Regardless of our differences over the justness of the U.S. intervention in Iraq, the Iraqi people illustrate the importance of extending just-war thinking to post-war scenarios. Thirty years ago, remarkably, Iraq’s per capita income was $3,600 annually, roughly that of Spain at the time. Per capita income as of October 2003 barely reached the $600 mark. Between 1980 and 2001, Iraq tumbled 50 places in the United Nations Humanitarian Development Index.10
Civil society, utilizing diplomatic efforts, the “extended hands” of the military, the private sector, non-government organizations, even the church, plays a crucial role in reconstructing any semblance of a civil society in war-torn or politically decimated regions. And in Iraq, despite the great challenges it poses, there is great hope. The reconstructive task, however, begins with education. Education has something of a “humanizing” effect, particularly in cultures that have known totalitarian tendencies and repressive rule. Thus, basic exposure to ideas, to history, to other cultures, to literature, to law, to science and technology – all of these are critical. At a very practical level, job skills will need to be learned in order that Iraqis can be productive, utilizing their remarkable creativity. A future generation of leaders must be educated – leaders who will not simply emigrate to the West where they might live the rest of their lives.

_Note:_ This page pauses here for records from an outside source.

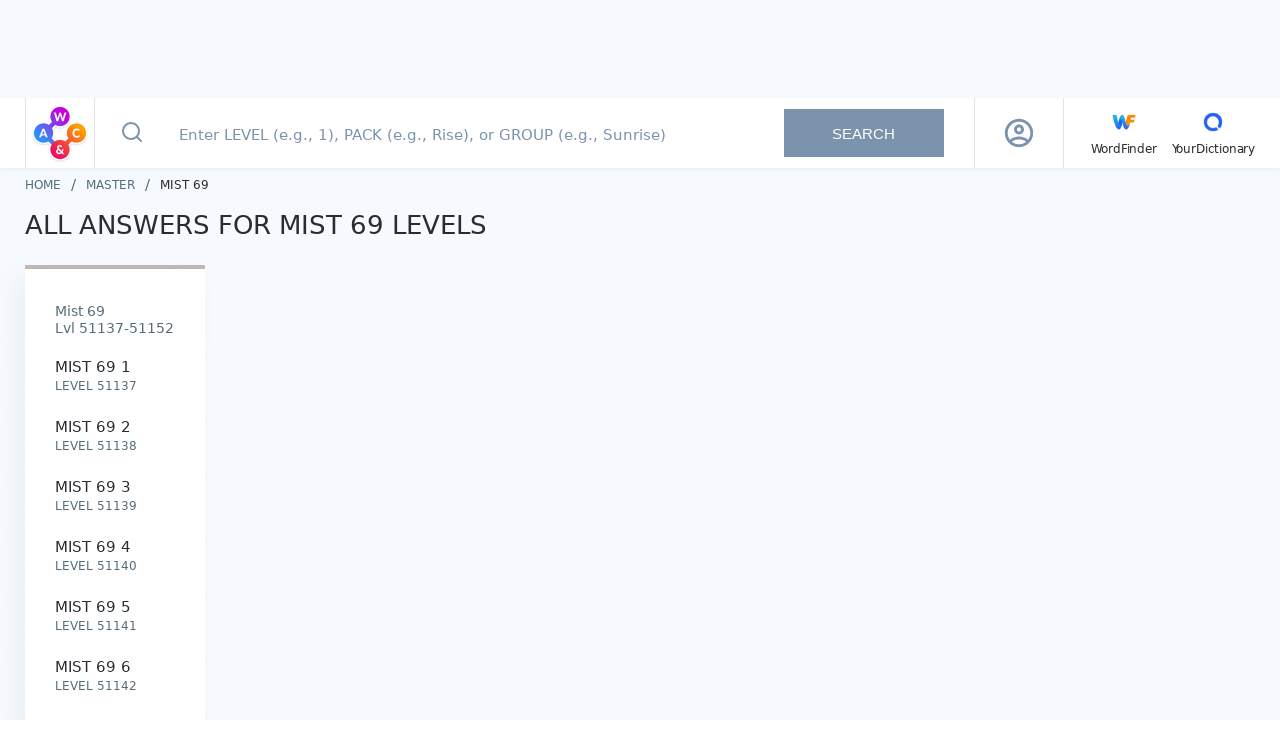

--- FILE ---
content_type: text/javascript
request_url: https://wordscapes.yourdictionary.com/static/js/gtmEvents.js
body_size: 355
content:
!function(){if(void 0===window.__PRERENDER_INJECTED&&void 0===window.__TEST__){[{nativeEvent:"input",gtmEvent:"gtm-input"},{nativeEvent:"keydown",gtmEvent:"gtm-keydown"},{nativeEvent:"mousemove",gtmEvent:"gtm-mousemove"},{nativeEvent:"scroll",gtmEvent:"gtm-scroll"},{nativeEvent:"touchmove",gtmEvent:"gtm-touchmove"}].forEach((function(t){window.addEventListener(t.nativeEvent,(function(){dataLayer.push({event:t.gtmEvent})}),{once:!0})}))}}();
//# sourceMappingURL=gtmEvents.js.map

What’s more, the legal system is all but non-existent in these countries. Again, this is due to monarchical or dictatorial practices. The rule of law is meaningless; law has been entirely arbitrary. Graft and injustice have largely been the norm. Overcoming the past in this regard is particularly challenging yet essential if a people is to become self-governing.
All of the important components in a nation’s re-birth – education, learning job skills, the rule of law, self-government, etc. – will contribute to the overall development of that people. Very often, socialist practices were the nearest thing to “official policy” in the past. Learning to be self-motivated, to serve others, to make basic wise economic decisions – these require a fundamental change in the way people think. Government restricted what jobs were available, where they could work, and how much they could earn. And in the end, government siphoned off from the people what resources they had in order to maintain power.
All of these and more considerations are rooted in a fundamental notion of justice. That is, all human beings have been endowed with certain inalienable rights – rights that in many regimes are denied. Nothing less than justice is required to allow formerly oppressed people to flourish. To be sure, we must be careful not to foist upon them our culture. They must learn to flourish in theirs. We do, however, facilitate what is due all people – the choice to be free from social-political tyranny.